二进院落里,云意初与叶离正疑惑地看着项允手执的画卷,因为时间的关系,他们俩没有来得及将自己的画装裱,项允手中却是一卷裱过的画,除此之外,看纸张的颜色,那幅画至少也有五十余年的陈旧度。项允冲二人憨憨一笑,并不准备对他们俩询问的眼神作答。
叶离刚想开口,正巧淼淼踏进茶厅,一番简单的寒暄,淼淼将他们手中画卷收过,捧在怀中。不待多时,笑幽与刘管事先后到来。
几日未见,云意初第一眼就察觉,今日的笑幽似乎有些憔悴,莫非是因为二试……
笑幽也向他看过来,两人目光一碰,笑幽忙不迭地侧头躲开,冲叶离和项允笑了笑。
淼淼捧着画卷上前道:“阁主,都在这了。”
笑幽目光移向卷轴,首先注意到的是项允那幅装裱过的,她眉头微蹙,显是有些疑惑,手指抚过纸张后她看向项允,问道:“不知跟着项公子的是哪两个侍卫?”
一侧静默站着的六人中,有两人上前一步,行过礼道:“回阁主,是我们俩。”
“四日里,你们可是寸步不离?”
两名侍卫互看一眼道:“寸步不离,一人白日,一人夜晚。项公子没有出门半步。凭气息判断,项公子也的确是一直都在房内。”
笑幽不语,展开卷轴,天际,一只孤雁展翅翱翔,云与水的挥洒,都盖不过那只仿佛擦身而过的雁的清傲,笑幽看了看底端的落款,一点红中藏着三个小字——清寻子。她微讶,再次看向项允。
项允回视着他,下定决心般一口气说道:“我不想骗你,我一生别说作画,就是握笔都很少!唯一会的就是偷盗与武功。这幅画的确是清寻子遗作,世间仅存六幅他的亲笔……我不是想说这画有多值钱,本来是想偷一副美人图骗你,但我知道骗不过,更骗不过自己的心!所以我偷了这幅《半翼图》,至少,即使输了,这画也能作为礼物请你收下。或许,以后你看到画还会记得有我项允这样一个人……”他有些激动,这寥寥数语又怎么能表达他现在所想的全部。她在他眼中,美好得如同一块稀世宝玉,没有一点一丝的瑕疵,他想得到,发狂的想得到,但又怕这块美玉会因为他的不真不诚而碎在手心里,所以他退却,他第一次尝试这样一种感情,即使不去触碰,远远看着,以后的日子思念着也是一种幸运……但这一切他无法对她说出口。
笑幽卷起画轴,对项允展颜道:“侠盗项允,果然不凡。
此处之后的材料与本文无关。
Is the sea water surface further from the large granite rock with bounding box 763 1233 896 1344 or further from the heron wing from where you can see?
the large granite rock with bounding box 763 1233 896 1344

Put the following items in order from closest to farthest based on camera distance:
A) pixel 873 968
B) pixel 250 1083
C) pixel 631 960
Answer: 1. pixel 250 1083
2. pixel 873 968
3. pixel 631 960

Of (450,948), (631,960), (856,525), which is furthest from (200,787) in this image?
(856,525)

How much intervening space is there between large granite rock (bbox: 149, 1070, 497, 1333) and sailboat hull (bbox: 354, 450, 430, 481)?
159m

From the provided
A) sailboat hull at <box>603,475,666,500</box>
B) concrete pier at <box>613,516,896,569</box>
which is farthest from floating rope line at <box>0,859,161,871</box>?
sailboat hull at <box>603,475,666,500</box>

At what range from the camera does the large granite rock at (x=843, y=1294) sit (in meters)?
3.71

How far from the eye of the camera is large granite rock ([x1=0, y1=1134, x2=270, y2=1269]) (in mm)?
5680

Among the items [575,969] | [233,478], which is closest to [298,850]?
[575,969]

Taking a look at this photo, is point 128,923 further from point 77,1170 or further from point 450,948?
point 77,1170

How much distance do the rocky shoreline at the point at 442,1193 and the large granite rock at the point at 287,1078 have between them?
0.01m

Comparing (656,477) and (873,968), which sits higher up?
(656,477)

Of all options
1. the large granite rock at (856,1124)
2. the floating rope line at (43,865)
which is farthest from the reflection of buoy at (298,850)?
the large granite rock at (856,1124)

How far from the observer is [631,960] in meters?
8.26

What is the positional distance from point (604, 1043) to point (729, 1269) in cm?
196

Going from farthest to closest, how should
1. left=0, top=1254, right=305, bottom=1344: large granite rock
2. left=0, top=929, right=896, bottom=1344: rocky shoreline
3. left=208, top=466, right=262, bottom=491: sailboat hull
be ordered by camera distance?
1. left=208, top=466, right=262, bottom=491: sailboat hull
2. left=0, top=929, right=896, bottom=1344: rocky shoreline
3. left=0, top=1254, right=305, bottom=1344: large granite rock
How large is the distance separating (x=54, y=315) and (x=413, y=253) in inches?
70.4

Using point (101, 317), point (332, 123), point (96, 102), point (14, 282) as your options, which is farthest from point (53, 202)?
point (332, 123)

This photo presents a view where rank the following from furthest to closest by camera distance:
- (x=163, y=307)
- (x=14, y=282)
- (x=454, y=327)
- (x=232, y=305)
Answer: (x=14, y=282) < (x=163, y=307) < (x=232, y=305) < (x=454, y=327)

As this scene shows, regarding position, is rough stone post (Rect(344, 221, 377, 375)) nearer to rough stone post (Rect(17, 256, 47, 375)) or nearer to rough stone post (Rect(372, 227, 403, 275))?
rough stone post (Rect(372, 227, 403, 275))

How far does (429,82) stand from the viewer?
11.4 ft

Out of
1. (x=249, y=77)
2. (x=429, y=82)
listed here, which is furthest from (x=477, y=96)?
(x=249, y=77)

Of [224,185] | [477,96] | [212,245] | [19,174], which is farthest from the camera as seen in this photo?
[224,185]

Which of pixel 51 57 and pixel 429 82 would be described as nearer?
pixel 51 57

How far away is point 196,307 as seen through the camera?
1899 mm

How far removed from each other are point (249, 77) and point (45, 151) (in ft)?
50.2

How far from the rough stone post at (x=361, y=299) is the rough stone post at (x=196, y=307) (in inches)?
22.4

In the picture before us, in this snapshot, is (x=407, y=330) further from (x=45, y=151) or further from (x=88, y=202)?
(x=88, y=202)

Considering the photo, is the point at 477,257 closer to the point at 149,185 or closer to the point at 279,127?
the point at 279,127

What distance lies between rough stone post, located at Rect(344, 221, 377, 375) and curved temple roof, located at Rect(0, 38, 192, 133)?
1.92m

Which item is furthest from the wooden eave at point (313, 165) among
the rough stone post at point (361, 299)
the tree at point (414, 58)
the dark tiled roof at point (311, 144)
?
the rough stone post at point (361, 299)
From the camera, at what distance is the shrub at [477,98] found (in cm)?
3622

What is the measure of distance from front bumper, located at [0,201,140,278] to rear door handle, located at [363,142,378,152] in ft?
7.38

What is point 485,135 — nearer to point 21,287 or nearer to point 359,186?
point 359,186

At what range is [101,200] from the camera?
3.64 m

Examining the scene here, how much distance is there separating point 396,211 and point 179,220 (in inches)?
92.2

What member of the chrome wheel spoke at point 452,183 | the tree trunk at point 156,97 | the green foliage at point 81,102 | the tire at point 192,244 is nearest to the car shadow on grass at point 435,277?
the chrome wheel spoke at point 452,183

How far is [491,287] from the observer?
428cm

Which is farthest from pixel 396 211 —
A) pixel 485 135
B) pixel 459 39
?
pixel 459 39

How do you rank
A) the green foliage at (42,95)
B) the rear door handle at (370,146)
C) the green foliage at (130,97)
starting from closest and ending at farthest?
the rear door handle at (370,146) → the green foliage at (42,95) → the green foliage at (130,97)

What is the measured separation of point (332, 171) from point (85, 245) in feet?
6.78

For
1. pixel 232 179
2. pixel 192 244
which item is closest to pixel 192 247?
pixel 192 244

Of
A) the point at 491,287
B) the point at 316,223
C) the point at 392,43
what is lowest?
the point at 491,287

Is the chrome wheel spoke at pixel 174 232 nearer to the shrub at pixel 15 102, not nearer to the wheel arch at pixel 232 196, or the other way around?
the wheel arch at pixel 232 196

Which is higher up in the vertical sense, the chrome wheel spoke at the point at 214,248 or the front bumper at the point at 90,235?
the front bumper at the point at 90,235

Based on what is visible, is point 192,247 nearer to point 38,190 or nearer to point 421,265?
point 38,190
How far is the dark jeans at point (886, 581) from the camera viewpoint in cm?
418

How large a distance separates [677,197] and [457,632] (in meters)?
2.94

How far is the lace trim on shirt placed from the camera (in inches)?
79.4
想必你去偷画时,还顺便偷了一个人放在你房中吧,并且也是个武功不低之人。否则,以派在你身边两人的经验,不可能察觉不到你已离去,或者房内已经不是你。”
项允手指蹭了蹭额头道:“都被你猜准了。”
“半翼图,雁孤飞,虽有双翼,却只能称为‘半’。我很喜欢……谢谢你,项允。我会将它小心珍藏。”
轻言细语,项允看着笑幽自然流露的温柔晃了神。即使输了又如何,他庆幸,自己没有骗她,她看懂了他送的画,她直指人心的简单语句,她此刻的神态,全是为他流露不是吗?这一生能保存着这一点回忆……值了……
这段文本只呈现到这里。